# WHAT YOU ARE ASKED TO DO
Transcribe, exactly as they appear, only the lines from the one holding "How far is point" through the end of the entries below.

# Visual spatial reasoning items
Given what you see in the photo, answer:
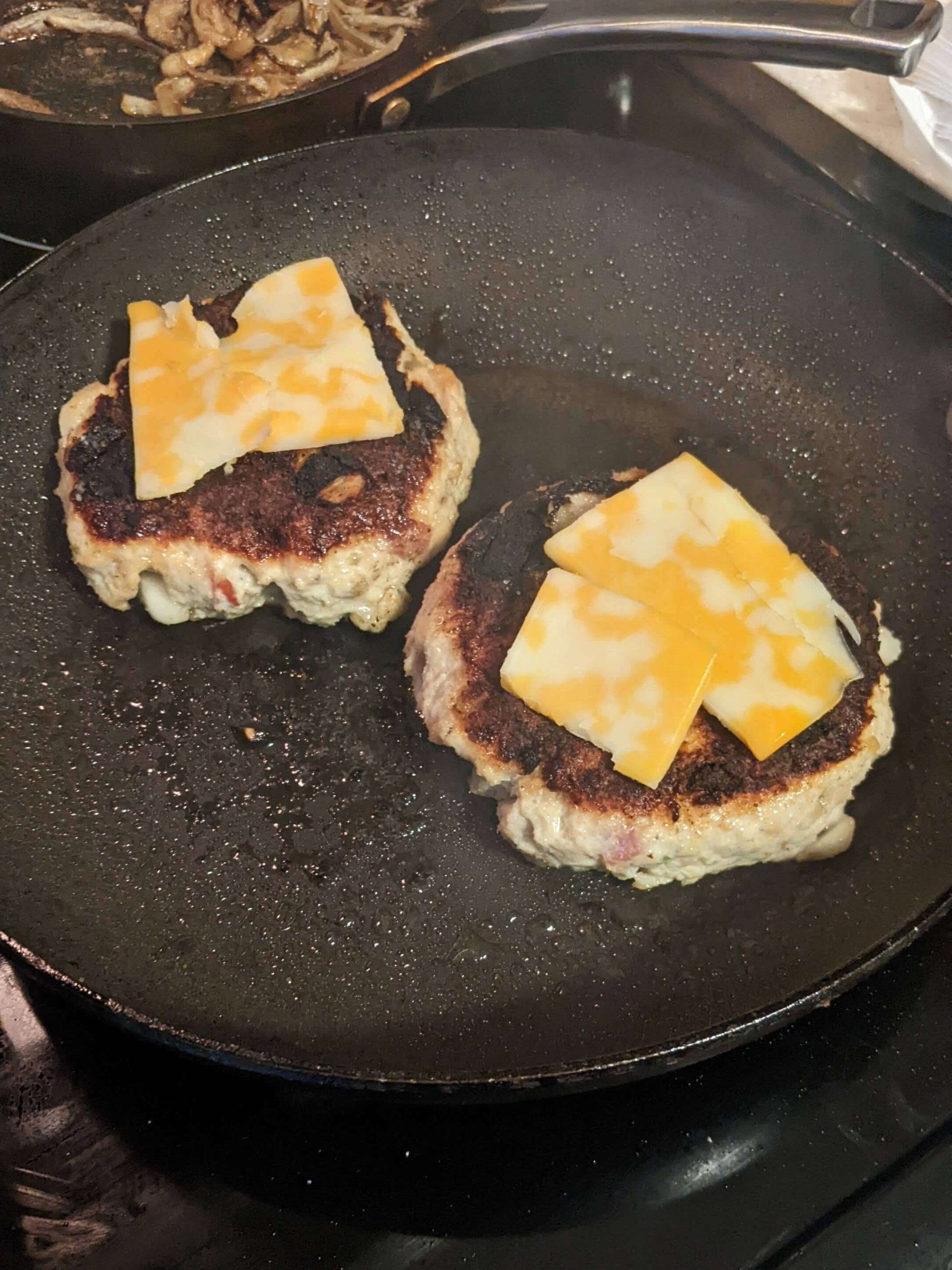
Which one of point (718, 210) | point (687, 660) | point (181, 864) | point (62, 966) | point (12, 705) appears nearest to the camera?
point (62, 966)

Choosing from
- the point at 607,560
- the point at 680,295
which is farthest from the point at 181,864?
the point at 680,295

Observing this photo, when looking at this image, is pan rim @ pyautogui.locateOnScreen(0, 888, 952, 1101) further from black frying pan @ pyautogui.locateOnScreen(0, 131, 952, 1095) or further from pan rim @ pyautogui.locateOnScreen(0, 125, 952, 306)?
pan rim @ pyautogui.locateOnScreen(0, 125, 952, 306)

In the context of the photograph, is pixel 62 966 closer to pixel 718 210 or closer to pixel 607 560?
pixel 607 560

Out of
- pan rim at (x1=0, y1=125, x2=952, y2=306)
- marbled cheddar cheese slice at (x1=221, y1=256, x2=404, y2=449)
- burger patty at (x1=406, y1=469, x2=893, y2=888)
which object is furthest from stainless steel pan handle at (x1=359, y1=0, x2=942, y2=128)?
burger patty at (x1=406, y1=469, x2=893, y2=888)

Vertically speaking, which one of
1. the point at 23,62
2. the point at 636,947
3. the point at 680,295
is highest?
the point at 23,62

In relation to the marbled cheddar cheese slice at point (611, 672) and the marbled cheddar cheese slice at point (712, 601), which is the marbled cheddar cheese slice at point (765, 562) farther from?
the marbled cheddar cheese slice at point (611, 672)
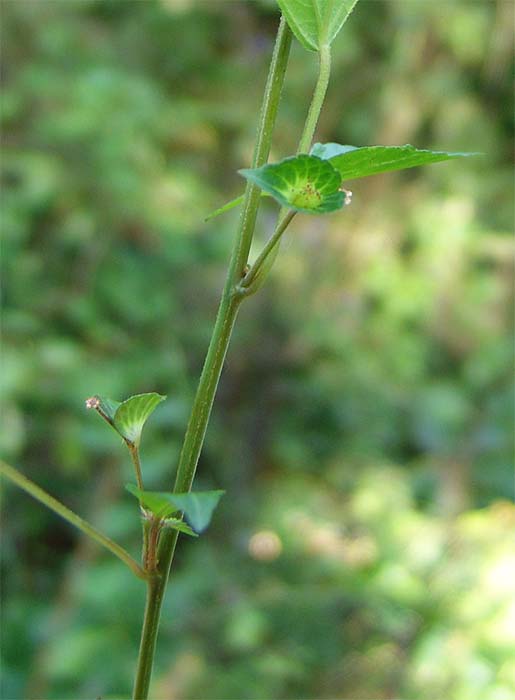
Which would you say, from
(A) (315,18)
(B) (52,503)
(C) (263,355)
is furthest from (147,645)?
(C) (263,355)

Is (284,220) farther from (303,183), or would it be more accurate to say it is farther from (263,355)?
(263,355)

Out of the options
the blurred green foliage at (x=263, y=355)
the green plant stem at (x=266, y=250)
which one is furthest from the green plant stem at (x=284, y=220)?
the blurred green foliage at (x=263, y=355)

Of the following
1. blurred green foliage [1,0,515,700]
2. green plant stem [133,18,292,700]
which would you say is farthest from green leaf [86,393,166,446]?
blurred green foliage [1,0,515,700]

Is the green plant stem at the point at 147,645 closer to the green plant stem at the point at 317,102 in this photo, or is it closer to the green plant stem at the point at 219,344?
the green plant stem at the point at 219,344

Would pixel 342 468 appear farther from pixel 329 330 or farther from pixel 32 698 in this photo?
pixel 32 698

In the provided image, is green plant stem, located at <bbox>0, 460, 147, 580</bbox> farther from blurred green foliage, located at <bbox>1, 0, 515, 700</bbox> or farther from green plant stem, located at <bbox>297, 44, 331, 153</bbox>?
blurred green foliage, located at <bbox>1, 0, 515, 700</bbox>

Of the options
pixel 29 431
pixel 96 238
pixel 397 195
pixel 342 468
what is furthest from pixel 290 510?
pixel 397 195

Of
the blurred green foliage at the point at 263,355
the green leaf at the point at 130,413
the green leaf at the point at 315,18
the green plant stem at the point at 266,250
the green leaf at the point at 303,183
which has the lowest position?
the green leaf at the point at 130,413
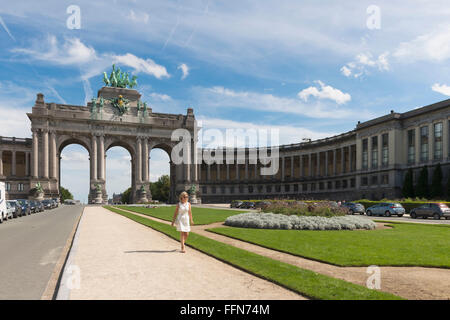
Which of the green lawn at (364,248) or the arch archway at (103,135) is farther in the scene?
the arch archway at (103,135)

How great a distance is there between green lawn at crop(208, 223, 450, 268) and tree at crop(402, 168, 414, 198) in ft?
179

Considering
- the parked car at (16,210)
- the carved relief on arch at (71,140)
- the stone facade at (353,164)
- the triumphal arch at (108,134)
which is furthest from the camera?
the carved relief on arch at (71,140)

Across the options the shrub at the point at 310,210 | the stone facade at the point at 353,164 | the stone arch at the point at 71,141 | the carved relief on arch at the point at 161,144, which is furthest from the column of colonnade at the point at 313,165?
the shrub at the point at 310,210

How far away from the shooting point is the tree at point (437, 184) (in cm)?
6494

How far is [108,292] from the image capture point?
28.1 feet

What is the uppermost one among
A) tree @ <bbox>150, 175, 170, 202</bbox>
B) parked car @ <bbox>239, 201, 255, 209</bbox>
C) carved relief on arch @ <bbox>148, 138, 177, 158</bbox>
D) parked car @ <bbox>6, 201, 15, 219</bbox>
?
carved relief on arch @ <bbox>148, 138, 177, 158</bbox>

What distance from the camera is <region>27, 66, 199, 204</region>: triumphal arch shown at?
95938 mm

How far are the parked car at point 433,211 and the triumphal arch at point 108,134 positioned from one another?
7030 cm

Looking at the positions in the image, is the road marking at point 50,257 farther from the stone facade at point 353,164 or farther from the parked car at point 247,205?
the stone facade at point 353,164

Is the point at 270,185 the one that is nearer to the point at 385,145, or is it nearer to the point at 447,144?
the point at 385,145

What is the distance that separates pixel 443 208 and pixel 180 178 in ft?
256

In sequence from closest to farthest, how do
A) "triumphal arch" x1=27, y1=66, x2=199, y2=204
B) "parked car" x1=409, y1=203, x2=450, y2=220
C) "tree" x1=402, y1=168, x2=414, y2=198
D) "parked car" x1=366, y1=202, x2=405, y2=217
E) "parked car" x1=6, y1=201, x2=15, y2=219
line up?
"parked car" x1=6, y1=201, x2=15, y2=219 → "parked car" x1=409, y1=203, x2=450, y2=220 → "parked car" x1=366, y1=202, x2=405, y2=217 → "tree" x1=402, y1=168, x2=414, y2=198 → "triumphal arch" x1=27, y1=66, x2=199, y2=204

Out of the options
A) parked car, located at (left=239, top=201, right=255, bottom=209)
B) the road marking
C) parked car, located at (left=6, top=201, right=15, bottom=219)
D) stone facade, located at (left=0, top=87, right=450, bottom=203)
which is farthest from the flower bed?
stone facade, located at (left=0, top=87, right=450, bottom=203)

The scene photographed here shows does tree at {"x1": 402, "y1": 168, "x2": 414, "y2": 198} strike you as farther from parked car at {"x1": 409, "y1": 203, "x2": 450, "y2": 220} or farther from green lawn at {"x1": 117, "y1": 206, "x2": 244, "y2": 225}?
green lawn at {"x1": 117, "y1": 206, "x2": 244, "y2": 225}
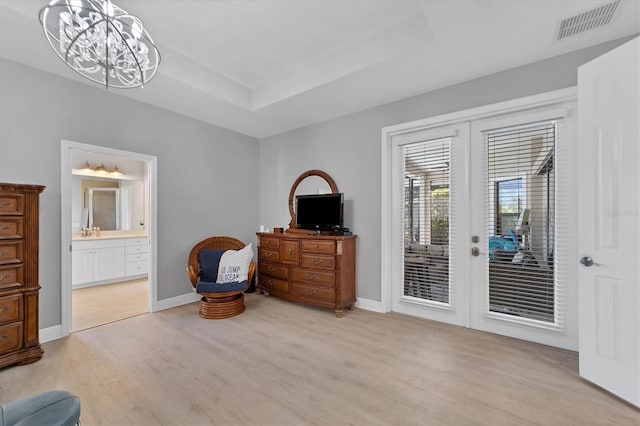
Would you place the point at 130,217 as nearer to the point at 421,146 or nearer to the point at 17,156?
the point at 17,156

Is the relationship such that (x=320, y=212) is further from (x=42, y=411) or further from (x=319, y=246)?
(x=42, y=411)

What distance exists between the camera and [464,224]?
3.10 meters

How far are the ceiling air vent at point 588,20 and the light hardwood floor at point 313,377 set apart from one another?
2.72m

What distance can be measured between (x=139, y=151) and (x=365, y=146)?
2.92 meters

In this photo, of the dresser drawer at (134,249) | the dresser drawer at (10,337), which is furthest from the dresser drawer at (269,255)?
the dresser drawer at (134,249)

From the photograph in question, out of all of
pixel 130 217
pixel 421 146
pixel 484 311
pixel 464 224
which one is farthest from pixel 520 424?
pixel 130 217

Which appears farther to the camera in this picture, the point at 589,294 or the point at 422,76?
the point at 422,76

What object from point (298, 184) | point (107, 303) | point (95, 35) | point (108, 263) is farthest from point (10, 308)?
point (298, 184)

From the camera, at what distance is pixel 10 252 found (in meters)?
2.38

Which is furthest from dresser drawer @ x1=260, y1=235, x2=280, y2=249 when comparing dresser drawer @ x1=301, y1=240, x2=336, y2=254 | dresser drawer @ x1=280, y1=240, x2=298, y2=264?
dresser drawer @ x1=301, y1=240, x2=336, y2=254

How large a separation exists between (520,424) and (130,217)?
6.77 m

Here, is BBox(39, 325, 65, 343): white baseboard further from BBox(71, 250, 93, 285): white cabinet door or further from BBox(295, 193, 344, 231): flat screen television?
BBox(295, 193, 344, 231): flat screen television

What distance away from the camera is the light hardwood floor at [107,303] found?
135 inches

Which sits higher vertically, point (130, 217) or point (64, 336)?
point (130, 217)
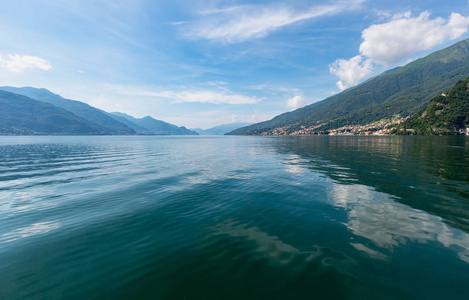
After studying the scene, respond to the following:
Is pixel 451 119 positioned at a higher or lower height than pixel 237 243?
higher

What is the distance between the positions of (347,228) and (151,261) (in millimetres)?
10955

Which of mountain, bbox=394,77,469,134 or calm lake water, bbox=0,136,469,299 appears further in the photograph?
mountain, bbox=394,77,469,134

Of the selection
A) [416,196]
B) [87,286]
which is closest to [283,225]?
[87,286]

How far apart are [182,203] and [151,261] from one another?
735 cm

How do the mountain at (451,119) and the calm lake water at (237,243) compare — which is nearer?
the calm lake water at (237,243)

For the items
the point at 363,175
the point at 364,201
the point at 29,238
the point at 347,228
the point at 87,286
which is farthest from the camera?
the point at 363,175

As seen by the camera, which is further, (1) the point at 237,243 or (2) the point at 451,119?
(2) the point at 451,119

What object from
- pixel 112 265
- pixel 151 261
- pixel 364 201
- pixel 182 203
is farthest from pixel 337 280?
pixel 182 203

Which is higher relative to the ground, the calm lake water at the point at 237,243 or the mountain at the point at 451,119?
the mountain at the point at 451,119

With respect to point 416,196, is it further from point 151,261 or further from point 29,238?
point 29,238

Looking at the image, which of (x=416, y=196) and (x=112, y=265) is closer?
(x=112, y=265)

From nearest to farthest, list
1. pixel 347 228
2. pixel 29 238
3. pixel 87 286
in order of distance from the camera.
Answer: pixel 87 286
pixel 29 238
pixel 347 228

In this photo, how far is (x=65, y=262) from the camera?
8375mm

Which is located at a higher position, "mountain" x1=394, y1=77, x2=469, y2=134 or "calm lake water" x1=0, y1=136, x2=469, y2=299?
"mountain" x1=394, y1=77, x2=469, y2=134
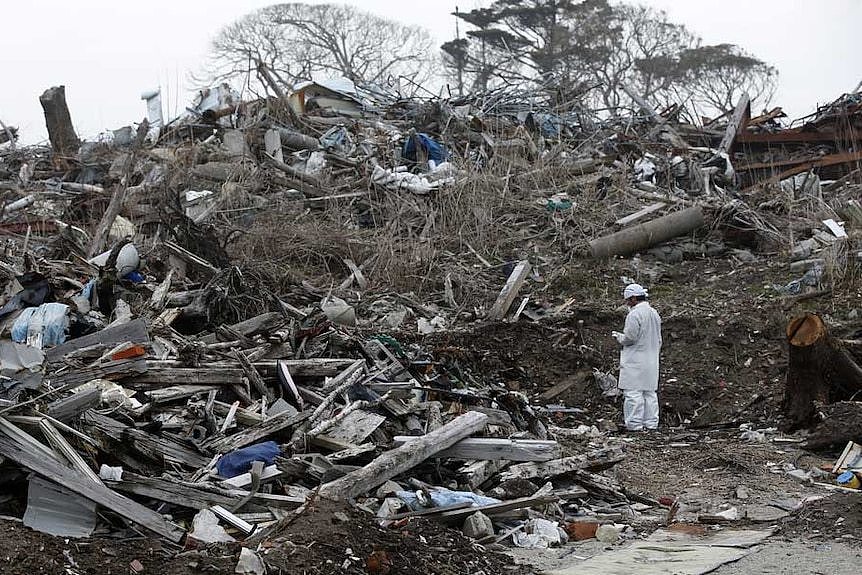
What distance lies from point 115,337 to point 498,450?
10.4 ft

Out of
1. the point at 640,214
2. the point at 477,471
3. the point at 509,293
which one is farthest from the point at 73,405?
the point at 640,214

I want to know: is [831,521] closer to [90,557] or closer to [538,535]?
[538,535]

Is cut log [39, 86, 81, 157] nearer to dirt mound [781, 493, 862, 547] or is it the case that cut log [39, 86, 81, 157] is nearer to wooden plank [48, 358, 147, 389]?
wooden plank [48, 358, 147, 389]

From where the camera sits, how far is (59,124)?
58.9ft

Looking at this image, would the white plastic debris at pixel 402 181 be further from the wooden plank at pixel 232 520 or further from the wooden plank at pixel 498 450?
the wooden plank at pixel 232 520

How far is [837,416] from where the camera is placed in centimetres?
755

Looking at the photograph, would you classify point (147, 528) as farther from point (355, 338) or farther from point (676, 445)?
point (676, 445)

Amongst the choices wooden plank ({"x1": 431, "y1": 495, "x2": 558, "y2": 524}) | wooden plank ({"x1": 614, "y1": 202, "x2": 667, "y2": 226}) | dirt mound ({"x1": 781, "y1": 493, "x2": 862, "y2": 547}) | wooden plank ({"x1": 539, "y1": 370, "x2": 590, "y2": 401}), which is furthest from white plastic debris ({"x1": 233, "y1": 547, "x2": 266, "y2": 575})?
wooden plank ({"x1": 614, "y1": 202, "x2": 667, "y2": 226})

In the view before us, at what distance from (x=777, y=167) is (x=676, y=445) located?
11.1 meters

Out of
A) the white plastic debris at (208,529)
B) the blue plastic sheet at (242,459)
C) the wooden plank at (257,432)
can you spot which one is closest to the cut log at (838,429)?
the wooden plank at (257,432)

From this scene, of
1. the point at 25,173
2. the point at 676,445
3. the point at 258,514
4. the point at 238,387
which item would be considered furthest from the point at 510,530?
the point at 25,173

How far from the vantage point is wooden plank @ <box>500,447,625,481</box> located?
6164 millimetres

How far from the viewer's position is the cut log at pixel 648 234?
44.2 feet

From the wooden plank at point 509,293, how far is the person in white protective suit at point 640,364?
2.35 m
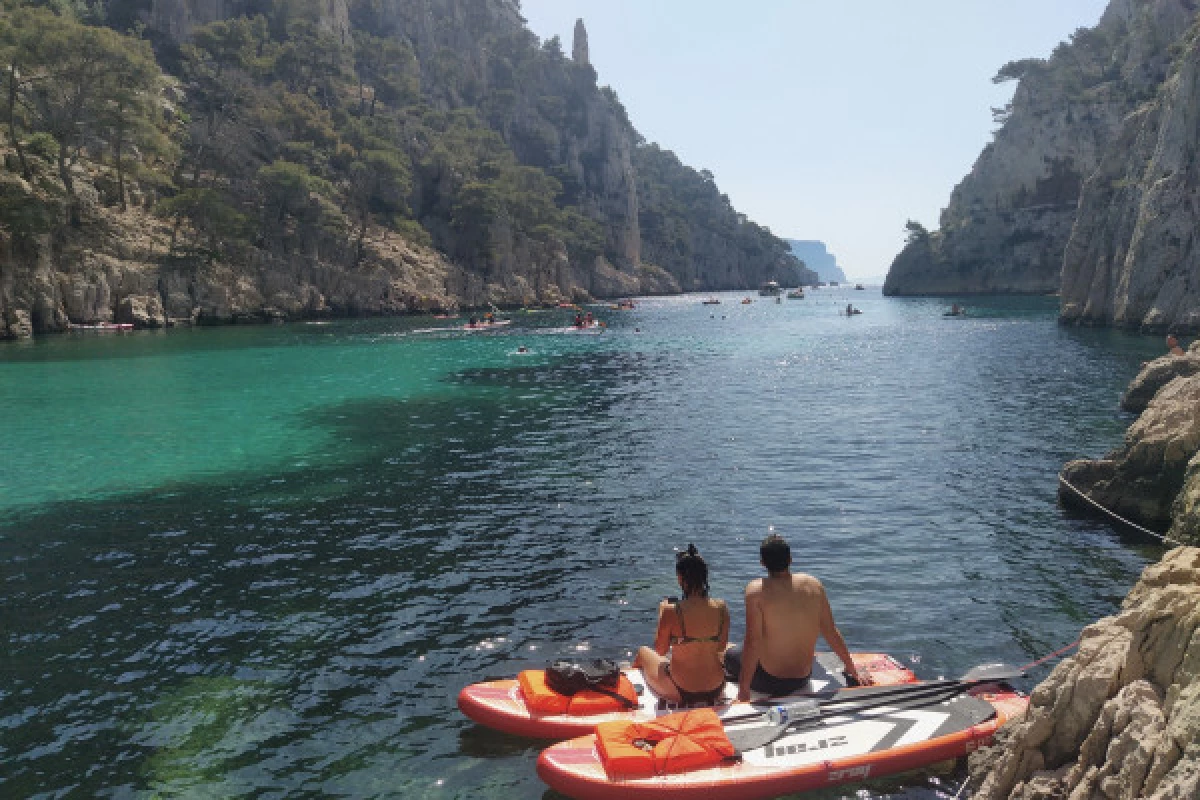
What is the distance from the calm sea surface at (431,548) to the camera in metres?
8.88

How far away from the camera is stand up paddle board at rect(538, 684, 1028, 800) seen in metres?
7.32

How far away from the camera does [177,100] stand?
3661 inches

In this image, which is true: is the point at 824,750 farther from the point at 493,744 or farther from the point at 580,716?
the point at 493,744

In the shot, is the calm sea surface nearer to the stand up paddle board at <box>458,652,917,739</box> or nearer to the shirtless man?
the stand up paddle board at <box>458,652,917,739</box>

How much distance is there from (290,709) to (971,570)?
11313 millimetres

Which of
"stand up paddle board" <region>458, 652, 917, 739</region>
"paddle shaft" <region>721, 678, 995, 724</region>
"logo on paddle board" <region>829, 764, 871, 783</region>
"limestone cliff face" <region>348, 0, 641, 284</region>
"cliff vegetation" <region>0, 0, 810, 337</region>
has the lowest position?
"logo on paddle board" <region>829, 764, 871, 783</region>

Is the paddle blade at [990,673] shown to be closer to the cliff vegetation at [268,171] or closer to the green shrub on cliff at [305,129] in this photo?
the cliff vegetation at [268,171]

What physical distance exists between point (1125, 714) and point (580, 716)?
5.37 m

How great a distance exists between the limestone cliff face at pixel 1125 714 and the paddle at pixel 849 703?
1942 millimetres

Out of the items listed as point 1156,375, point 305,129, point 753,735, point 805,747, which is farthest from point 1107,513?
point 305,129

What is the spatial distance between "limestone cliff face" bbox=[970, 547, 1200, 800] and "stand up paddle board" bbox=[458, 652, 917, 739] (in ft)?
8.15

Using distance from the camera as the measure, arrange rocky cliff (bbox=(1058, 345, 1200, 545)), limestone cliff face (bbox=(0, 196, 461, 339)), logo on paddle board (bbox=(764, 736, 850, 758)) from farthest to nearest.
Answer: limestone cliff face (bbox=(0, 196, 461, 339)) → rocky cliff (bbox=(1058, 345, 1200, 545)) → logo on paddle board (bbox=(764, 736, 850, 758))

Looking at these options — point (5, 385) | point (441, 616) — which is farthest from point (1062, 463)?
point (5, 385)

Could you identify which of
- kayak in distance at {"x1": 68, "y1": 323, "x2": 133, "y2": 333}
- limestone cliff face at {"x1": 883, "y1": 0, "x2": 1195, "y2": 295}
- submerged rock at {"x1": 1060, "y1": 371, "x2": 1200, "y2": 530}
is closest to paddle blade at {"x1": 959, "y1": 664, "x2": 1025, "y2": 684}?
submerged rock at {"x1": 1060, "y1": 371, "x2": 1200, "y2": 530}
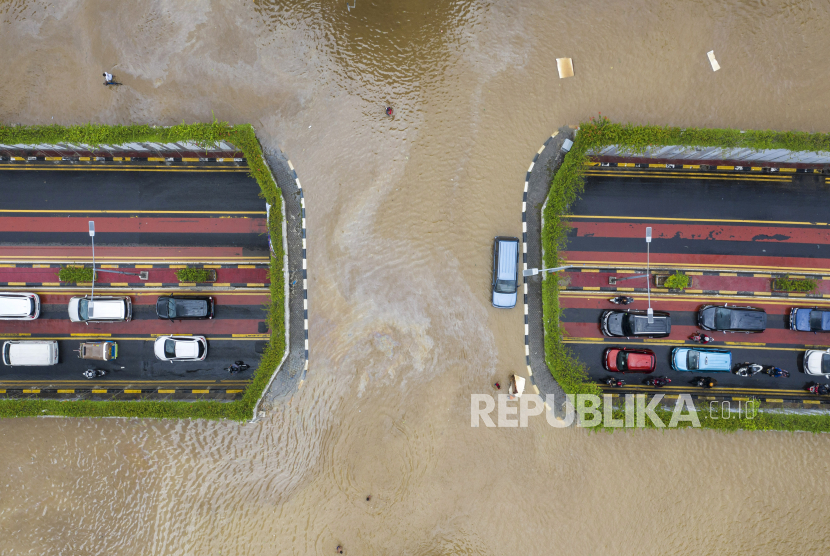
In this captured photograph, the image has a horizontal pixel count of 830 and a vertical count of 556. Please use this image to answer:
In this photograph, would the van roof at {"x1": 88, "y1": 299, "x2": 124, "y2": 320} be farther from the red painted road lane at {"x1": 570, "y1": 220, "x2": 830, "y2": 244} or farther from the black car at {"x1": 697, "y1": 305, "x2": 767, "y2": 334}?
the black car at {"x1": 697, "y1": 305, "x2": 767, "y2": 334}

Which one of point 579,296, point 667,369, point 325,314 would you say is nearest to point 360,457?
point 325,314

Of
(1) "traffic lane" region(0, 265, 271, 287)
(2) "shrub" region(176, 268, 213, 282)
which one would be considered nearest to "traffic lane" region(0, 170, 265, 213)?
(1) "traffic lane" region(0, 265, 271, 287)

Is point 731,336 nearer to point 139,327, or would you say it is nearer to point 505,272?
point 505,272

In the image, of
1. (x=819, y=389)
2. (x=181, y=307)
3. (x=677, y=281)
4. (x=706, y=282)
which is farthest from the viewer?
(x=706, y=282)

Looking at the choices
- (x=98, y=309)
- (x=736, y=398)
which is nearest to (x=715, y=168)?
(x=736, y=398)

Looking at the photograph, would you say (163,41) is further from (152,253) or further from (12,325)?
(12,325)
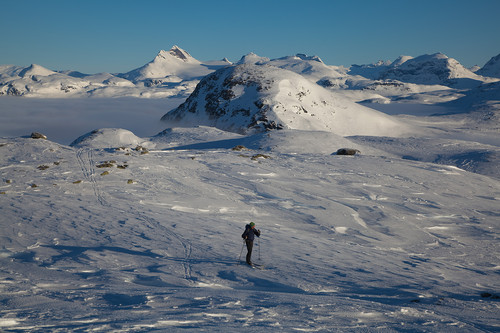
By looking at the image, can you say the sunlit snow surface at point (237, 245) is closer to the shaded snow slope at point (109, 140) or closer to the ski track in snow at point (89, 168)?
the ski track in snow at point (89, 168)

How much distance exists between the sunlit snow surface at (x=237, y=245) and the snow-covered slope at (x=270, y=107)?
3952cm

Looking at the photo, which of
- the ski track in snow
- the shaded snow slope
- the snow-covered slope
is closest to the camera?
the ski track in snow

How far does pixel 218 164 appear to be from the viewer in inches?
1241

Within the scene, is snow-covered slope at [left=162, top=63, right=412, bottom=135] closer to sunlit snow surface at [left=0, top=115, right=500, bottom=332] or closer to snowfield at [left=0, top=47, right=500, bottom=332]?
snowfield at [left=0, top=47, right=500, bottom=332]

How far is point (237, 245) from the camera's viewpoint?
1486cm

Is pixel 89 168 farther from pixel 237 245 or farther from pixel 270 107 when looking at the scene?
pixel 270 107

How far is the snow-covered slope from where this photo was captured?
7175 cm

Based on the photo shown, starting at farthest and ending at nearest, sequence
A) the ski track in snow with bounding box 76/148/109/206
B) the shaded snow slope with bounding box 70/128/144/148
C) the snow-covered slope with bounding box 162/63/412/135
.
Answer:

# WRITTEN REPLY
How far is point (237, 245) from the camera's viewpoint?
1486cm

Is pixel 89 168 farther from pixel 237 245 or farther from pixel 270 107 when looking at the scene?
pixel 270 107

How far is the snow-covered slope from where this photo was captured?
7175 cm

Based on the photo shown, starting at farthest and ending at nearest, sequence
A) the ski track in snow with bounding box 76/148/109/206
B) the shaded snow slope with bounding box 70/128/144/148
C) the snow-covered slope with bounding box 162/63/412/135
.
Answer:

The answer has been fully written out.